— start of The input —

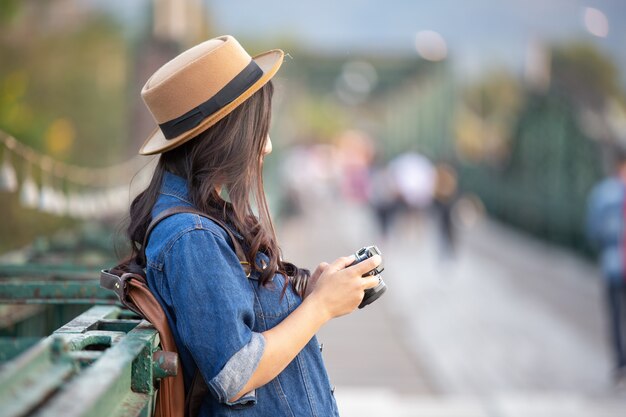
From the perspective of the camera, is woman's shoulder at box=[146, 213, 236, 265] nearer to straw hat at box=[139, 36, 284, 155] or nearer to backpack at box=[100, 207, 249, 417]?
backpack at box=[100, 207, 249, 417]

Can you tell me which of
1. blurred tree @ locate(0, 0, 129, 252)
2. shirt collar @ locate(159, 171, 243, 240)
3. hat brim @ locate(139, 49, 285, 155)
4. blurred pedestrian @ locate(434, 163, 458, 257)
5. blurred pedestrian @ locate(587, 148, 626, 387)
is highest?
hat brim @ locate(139, 49, 285, 155)

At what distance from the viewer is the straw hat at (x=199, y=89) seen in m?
2.18

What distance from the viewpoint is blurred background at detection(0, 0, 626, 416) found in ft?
22.1

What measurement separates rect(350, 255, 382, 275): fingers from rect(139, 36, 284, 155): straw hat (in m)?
0.47

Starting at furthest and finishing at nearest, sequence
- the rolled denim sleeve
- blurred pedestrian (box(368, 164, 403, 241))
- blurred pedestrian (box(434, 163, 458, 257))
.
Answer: blurred pedestrian (box(368, 164, 403, 241)) → blurred pedestrian (box(434, 163, 458, 257)) → the rolled denim sleeve

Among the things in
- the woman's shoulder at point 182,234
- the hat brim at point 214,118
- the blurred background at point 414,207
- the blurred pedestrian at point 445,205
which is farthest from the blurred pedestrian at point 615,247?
the blurred pedestrian at point 445,205

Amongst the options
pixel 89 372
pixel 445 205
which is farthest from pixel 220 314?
pixel 445 205

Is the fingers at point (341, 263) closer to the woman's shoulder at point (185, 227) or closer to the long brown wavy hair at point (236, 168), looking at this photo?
the long brown wavy hair at point (236, 168)

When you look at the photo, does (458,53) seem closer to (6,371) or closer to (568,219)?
(568,219)

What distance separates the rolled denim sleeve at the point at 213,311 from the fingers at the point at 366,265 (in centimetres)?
29

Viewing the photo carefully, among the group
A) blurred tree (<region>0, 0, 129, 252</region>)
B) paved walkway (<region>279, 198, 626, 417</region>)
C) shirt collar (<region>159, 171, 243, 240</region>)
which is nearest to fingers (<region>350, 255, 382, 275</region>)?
shirt collar (<region>159, 171, 243, 240</region>)

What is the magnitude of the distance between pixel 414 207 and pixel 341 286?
50.8ft

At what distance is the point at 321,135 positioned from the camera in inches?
3942

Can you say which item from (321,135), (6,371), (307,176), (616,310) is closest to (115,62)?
(616,310)
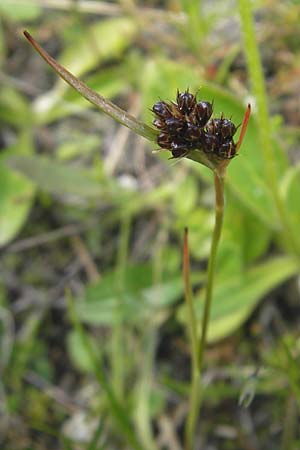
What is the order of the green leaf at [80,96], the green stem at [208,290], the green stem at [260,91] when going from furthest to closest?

— end of The input —

Return every line of the material above without alteration, omitting the pictures.

From the perspective of the camera, is woman's shoulder at box=[146, 213, 236, 265] nearer to straw hat at box=[139, 36, 284, 155] or nearer to backpack at box=[100, 207, 249, 417]?
backpack at box=[100, 207, 249, 417]

Can you tell me which of
1. blurred tree @ locate(0, 0, 129, 252)
2. shirt collar @ locate(159, 171, 243, 240)
3. hat brim @ locate(139, 49, 285, 155)
4. blurred pedestrian @ locate(434, 163, 458, 257)
5. blurred pedestrian @ locate(587, 148, 626, 387)
is highest?
hat brim @ locate(139, 49, 285, 155)

At what distance from the viewer is the straw hat at (x=199, y=89) seen in m?
2.18

What distance from the viewpoint is blurred background at detection(0, 0, 626, 416) found in ft?
22.1

What measurement separates rect(350, 255, 382, 275): fingers from rect(139, 36, 284, 155): straw hat (in m)?
0.47

Starting at furthest and finishing at nearest, sequence
- the rolled denim sleeve
- blurred pedestrian (box(368, 164, 403, 241))
- blurred pedestrian (box(434, 163, 458, 257))
.
Answer: blurred pedestrian (box(368, 164, 403, 241)) → blurred pedestrian (box(434, 163, 458, 257)) → the rolled denim sleeve

Among the things in
- the woman's shoulder at point 182,234
- the hat brim at point 214,118
- the blurred background at point 414,207
- the blurred pedestrian at point 445,205
which is farthest from the blurred pedestrian at point 615,247?
the blurred pedestrian at point 445,205

Amongst the options
pixel 89 372
pixel 445 205
which is farthest from pixel 220 314?
pixel 445 205

Is the fingers at point (341, 263) closer to the woman's shoulder at point (185, 227) or closer to the long brown wavy hair at point (236, 168), looking at this photo?
the long brown wavy hair at point (236, 168)

When you look at the photo, does (458,53) seem closer to (6,371) or closer to (568,219)?
(568,219)

What distance separates the rolled denim sleeve at the point at 213,311 from the fingers at the point at 366,265 (in centimetres)?
29

Viewing the photo carefully, among the group
A) blurred tree (<region>0, 0, 129, 252</region>)
B) paved walkway (<region>279, 198, 626, 417</region>)
C) shirt collar (<region>159, 171, 243, 240</region>)
which is nearest to fingers (<region>350, 255, 382, 275</region>)?
shirt collar (<region>159, 171, 243, 240</region>)

What is the magnitude of the distance between pixel 414 207 and pixel 341 286?
50.8ft

At what distance is the point at 321,135 positioned from the camera in inches?
3942

Can you say which item from (321,135), (6,371), (307,176), (616,310) is closest to (115,62)?
(616,310)
What is the order of the green leaf at [80,96], the green stem at [208,290], the green stem at [260,91] when going from furthest to closest?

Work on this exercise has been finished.